PROBLEM STATEMENT
Reproduce each of the records below word for word, changing nothing and leaving nothing out.

RECORDS
##############################

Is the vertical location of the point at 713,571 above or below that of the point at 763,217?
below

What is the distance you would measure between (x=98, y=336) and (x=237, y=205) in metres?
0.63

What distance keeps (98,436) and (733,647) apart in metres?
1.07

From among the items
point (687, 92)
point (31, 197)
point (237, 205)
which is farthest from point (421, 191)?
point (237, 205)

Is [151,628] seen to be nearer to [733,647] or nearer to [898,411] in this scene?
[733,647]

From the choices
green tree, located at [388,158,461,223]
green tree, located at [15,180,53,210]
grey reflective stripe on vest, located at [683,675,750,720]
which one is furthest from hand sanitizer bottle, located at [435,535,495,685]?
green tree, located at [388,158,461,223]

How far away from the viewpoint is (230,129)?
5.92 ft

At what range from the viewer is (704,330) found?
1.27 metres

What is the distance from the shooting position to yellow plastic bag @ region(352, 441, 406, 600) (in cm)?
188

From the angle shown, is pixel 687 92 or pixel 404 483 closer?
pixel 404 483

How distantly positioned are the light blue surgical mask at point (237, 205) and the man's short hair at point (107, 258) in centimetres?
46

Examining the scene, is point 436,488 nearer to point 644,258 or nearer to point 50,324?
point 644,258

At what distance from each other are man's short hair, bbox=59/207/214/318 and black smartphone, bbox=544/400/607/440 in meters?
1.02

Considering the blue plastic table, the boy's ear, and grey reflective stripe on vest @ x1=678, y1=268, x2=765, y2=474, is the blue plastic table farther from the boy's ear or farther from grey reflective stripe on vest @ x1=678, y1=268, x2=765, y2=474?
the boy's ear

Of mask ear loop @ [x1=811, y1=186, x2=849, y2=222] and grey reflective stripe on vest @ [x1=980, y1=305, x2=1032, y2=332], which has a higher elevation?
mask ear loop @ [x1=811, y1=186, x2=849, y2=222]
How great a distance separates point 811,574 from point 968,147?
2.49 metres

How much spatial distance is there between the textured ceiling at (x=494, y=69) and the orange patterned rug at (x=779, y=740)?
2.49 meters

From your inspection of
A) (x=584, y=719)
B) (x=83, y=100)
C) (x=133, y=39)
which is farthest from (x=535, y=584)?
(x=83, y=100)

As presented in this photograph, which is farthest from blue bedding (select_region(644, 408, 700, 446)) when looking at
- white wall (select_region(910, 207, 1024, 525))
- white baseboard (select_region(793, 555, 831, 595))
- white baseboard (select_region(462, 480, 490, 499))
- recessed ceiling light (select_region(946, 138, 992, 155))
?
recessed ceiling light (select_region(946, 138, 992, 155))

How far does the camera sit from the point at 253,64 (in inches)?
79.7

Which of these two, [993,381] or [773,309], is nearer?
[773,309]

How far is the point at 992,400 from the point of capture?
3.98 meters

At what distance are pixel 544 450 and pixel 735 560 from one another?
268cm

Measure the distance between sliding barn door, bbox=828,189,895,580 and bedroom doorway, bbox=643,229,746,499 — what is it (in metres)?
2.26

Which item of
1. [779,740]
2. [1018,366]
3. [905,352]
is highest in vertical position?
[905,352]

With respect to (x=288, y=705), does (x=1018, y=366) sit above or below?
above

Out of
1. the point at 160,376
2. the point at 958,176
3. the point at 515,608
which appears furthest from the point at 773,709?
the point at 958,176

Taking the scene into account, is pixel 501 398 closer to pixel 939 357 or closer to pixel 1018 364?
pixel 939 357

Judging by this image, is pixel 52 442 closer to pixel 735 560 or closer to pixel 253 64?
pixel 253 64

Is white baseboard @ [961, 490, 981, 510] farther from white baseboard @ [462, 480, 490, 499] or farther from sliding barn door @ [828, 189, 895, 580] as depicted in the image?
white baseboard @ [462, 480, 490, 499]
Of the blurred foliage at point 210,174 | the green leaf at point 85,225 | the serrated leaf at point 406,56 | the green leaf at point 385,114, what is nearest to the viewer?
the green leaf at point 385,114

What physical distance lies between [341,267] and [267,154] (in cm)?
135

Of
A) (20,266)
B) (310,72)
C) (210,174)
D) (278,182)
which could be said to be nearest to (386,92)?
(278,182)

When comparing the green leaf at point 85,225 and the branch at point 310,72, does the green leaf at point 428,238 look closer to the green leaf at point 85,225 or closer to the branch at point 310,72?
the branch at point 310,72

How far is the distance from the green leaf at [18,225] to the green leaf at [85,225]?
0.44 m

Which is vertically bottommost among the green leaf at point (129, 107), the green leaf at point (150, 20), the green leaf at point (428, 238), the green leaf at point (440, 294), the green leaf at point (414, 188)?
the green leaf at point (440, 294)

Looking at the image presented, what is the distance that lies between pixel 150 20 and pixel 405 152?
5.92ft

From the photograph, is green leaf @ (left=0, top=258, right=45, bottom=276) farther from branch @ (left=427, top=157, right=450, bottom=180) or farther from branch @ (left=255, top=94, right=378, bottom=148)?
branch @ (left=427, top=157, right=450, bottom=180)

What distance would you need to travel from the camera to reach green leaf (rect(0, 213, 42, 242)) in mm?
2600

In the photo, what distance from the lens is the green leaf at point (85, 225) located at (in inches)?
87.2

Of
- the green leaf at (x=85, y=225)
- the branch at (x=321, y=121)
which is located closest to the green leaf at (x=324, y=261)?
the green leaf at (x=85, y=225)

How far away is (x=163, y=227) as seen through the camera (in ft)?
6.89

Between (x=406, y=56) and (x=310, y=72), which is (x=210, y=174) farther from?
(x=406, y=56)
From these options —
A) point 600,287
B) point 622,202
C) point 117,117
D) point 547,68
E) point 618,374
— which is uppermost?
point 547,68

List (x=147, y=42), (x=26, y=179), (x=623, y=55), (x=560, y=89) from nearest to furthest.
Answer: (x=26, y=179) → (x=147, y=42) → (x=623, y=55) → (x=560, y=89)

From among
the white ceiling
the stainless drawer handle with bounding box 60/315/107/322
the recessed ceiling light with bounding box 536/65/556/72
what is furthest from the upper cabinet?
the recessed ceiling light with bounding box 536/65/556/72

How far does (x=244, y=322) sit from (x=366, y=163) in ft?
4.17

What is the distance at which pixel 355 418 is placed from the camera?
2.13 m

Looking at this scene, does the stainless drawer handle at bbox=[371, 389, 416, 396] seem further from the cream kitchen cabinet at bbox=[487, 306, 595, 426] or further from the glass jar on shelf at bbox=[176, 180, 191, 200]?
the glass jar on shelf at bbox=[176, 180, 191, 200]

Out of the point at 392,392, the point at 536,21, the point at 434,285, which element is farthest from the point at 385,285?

##############################

RESPONSE TO THE TASK
Is the vertical location of the point at 713,571 above or below that of the point at 763,217?
below

What is the distance you would measure between (x=98, y=336) and (x=237, y=205) in metres?
0.63

What distance keeps (98,436) and (733,647) apart in metres?
1.07

From among the items
point (687, 92)
point (31, 197)
point (237, 205)
which is farthest from point (421, 191)?
point (237, 205)

Is [151,628] seen to be nearer to [733,647] or nearer to [898,411] in this scene?
[733,647]

From the choices
green tree, located at [388,158,461,223]
green tree, located at [15,180,53,210]
grey reflective stripe on vest, located at [683,675,750,720]
which one is furthest from hand sanitizer bottle, located at [435,535,495,685]?
green tree, located at [388,158,461,223]

How far away from the viewpoint is (230,129)?
5.92 ft

At what range from the viewer is (704,330) found?
1.27 metres

What is the distance from the shooting position to yellow plastic bag @ region(352, 441, 406, 600) (in cm)?
188

From the angle shown, is pixel 687 92 or pixel 404 483 closer?
pixel 404 483

How distantly positioned are the light blue surgical mask at point (237, 205) and the man's short hair at point (107, 258) in centimetres?
46

Examining the scene, is point 436,488 nearer to point 644,258 or nearer to point 50,324?
point 644,258

At what distance from each other are man's short hair, bbox=59/207/214/318 and black smartphone, bbox=544/400/607/440 in meters?
1.02

Considering the blue plastic table, the boy's ear, and grey reflective stripe on vest @ x1=678, y1=268, x2=765, y2=474, is the blue plastic table farther from the boy's ear or farther from grey reflective stripe on vest @ x1=678, y1=268, x2=765, y2=474?
the boy's ear

Of mask ear loop @ [x1=811, y1=186, x2=849, y2=222] and grey reflective stripe on vest @ [x1=980, y1=305, x2=1032, y2=332], which has a higher elevation?
mask ear loop @ [x1=811, y1=186, x2=849, y2=222]
How great a distance separates point 811,574 from point 968,147?
2.49 metres

How much spatial distance is there between the textured ceiling at (x=494, y=69) and the orange patterned rug at (x=779, y=740)?
2.49 meters

From your inspection of
A) (x=584, y=719)
B) (x=83, y=100)
C) (x=133, y=39)
which is farthest from (x=535, y=584)?
(x=83, y=100)

As presented in this photograph, which is farthest from blue bedding (select_region(644, 408, 700, 446)) when looking at
- white wall (select_region(910, 207, 1024, 525))
- white baseboard (select_region(793, 555, 831, 595))
- white baseboard (select_region(462, 480, 490, 499))
- recessed ceiling light (select_region(946, 138, 992, 155))
?
recessed ceiling light (select_region(946, 138, 992, 155))

How far does the camera sit from the point at 253,64 (in inches)?
79.7

Which of these two, [993,381] or [773,309], is nearer?
[773,309]

How far is the point at 992,400 from the point of capture?
3.98 meters

At what distance are pixel 544 450 and pixel 735 560 from one another?
268cm

Measure the distance between sliding barn door, bbox=828,189,895,580 and bedroom doorway, bbox=643,229,746,499 — what is it (in metres)?
2.26

Which item of
1. [779,740]
2. [1018,366]
3. [905,352]
is highest in vertical position?
[905,352]

With respect to (x=288, y=705), does (x=1018, y=366) sit above or below?
above

Out of
1. the point at 160,376
2. the point at 958,176
3. the point at 515,608
which appears furthest from the point at 773,709?
the point at 958,176

Taking the scene into account, is pixel 501 398 closer to pixel 939 357 or closer to pixel 1018 364?
pixel 939 357

Judging by this image, is pixel 52 442 closer to pixel 735 560 or closer to pixel 253 64?
pixel 253 64

Is white baseboard @ [961, 490, 981, 510] farther from white baseboard @ [462, 480, 490, 499] or farther from sliding barn door @ [828, 189, 895, 580] as depicted in the image?
white baseboard @ [462, 480, 490, 499]
Of the blurred foliage at point 210,174 | the green leaf at point 85,225 | the serrated leaf at point 406,56 | the green leaf at point 385,114, what is nearest to the viewer?
the green leaf at point 385,114

What physical distance lies between [341,267] and [267,154] (in cm)?
135

Of
A) (20,266)
B) (310,72)
C) (210,174)
D) (278,182)
which could be said to be nearest to (386,92)?
(278,182)

When comparing the green leaf at point 85,225 and the branch at point 310,72, does the green leaf at point 428,238 look closer to the green leaf at point 85,225 or closer to the branch at point 310,72?
the branch at point 310,72

How far is the distance from the green leaf at [18,225] to the green leaf at [85,225]?
0.44 m

Which is vertically bottommost among the green leaf at point (129, 107), the green leaf at point (150, 20), the green leaf at point (428, 238), the green leaf at point (440, 294), the green leaf at point (414, 188)?
the green leaf at point (440, 294)

Looking at the image presented, what is the distance that lies between pixel 150 20 and pixel 405 152?
5.92ft

From the photograph, is green leaf @ (left=0, top=258, right=45, bottom=276) farther from branch @ (left=427, top=157, right=450, bottom=180) or farther from branch @ (left=255, top=94, right=378, bottom=148)?
branch @ (left=427, top=157, right=450, bottom=180)

What distance would you need to travel from the camera to reach green leaf (rect(0, 213, 42, 242)) in mm?
2600

In the photo, what distance from the lens is the green leaf at point (85, 225) located at (in inches)?
87.2

Of
- the green leaf at (x=85, y=225)
- the branch at (x=321, y=121)
which is located closest to the green leaf at (x=324, y=261)?
the green leaf at (x=85, y=225)

How far away is (x=163, y=227) as seen through the camera (in ft)?
6.89

Between (x=406, y=56) and (x=310, y=72), which is (x=210, y=174) farther from?
(x=406, y=56)
From these options —
A) point 600,287
B) point 622,202
C) point 117,117
D) point 547,68
E) point 618,374
— which is uppermost?
point 547,68

List (x=147, y=42), (x=26, y=179), (x=623, y=55), (x=560, y=89) from nearest to furthest.
Answer: (x=26, y=179) → (x=147, y=42) → (x=623, y=55) → (x=560, y=89)

From among
the white ceiling
the stainless drawer handle with bounding box 60/315/107/322
the recessed ceiling light with bounding box 536/65/556/72
what is furthest from the upper cabinet?
the recessed ceiling light with bounding box 536/65/556/72

How far does (x=244, y=322) sit from (x=366, y=163) in ft?
4.17

What is the distance at which pixel 355 418 is placed from the camera?
2.13 m

Looking at this scene, does the stainless drawer handle at bbox=[371, 389, 416, 396] seem further from the cream kitchen cabinet at bbox=[487, 306, 595, 426] or further from the glass jar on shelf at bbox=[176, 180, 191, 200]?
the glass jar on shelf at bbox=[176, 180, 191, 200]

Out of the point at 392,392, the point at 536,21, the point at 434,285, which element is farthest from the point at 385,285?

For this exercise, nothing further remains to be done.